Market sources say the deal shows the danger of being too reliant on institutional business. Fees in Korea are very low, given the number of domestic fund houses, all of them backed by larger financial institutions, which are willing to do business at rock-bottom rates.

For example, fees for domestic fixed income mandates from local institutional investors are typically 3-5 basis points, the sort of pricing that would be associated with money markets in countries such as the US.

With $4 billion of assets under management in Korea, GSAM’s operation lacked the scale to make such low-margin business succeed.

When GSAM entered the market by acquiring Macquarie-IMM Investment Management in 2007, it inherited a $11.3 billion business, focused mainly on fixed income. The ambition at the time had been to reinvent the business around global Reit and infrastructure funds.

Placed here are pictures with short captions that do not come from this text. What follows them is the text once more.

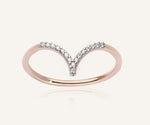 Carica l'immagine nel visualizzatore di Gallery, Anello White Chevron
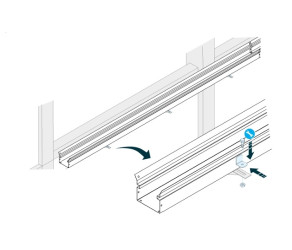 Munters  Труба водостічна з жолобом, (1-2673900) - Фото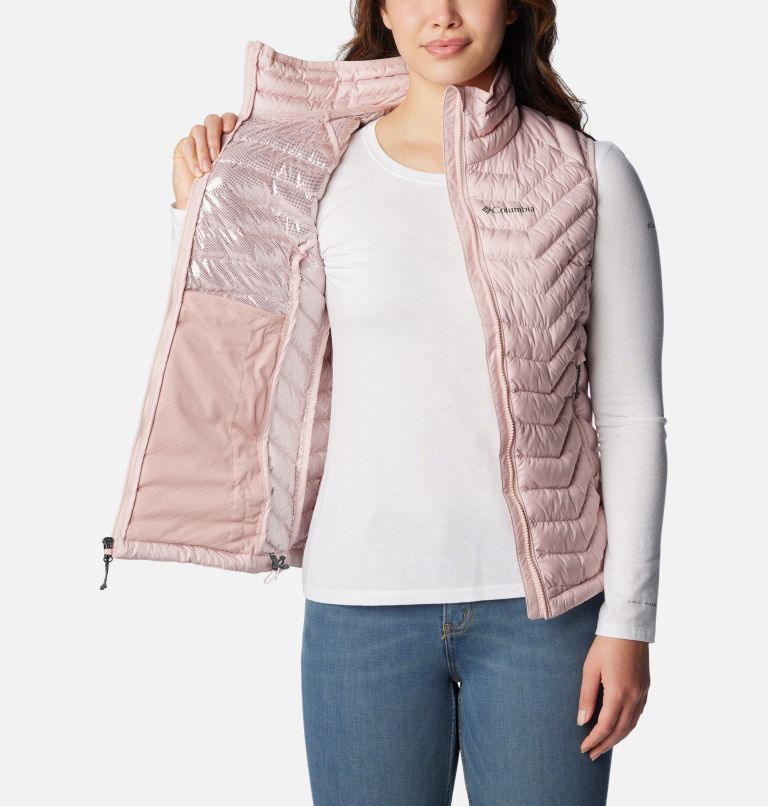 Thumbnail: Women's Powder Lite Insulated Vest, Color: Dusty Pink, image 5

That didn’t last, although GSAM did also provide domestic equity funds, including a flagship fund managed by Kevin Ohn whose performance was top in 2011, earning it an award by AsianInvestor earlier this year.

However, such performance was partly due to the fund’s small size: what made it nimble in the markets also made it unattractive to big domestic institutions looking to write chunky tickets.

Without the capacity to attract the likes of the $340 billion National Pension Service, GSAM’s equity offering could not generate profits, and efforts to tap retail or other markets – including via Tong Yang AM – could not make up the difference.

Institutional investors in Korea will typically pay around 20-30 basis points for an equity mutual fund, versus the 60-70bps that can be charged to retail customers.

Other foreign fund houses are also under business pressure in Korea, but GSAM’s reliance on institutional and fixed-income business was “extreme”, according to one market source.

He adds that GSAM reputedly paid high salaries relative to its market peers. The combination of those costs with ultra-low fee revenue and insufficient scale have forced the firm to pull out.

GSAM will wind up its local business over the next six months. The fate of its staff is unclear, although a spokesman says the firm hopes to place as many people as it can with other parts of the Goldman Sachs group, either in Seoul or elsewhere.

The parts of the GSAM Korea business that ran money for the firm’s global mandates will be transferred to Singapore, along with at least some of the Seoul-based investment team members.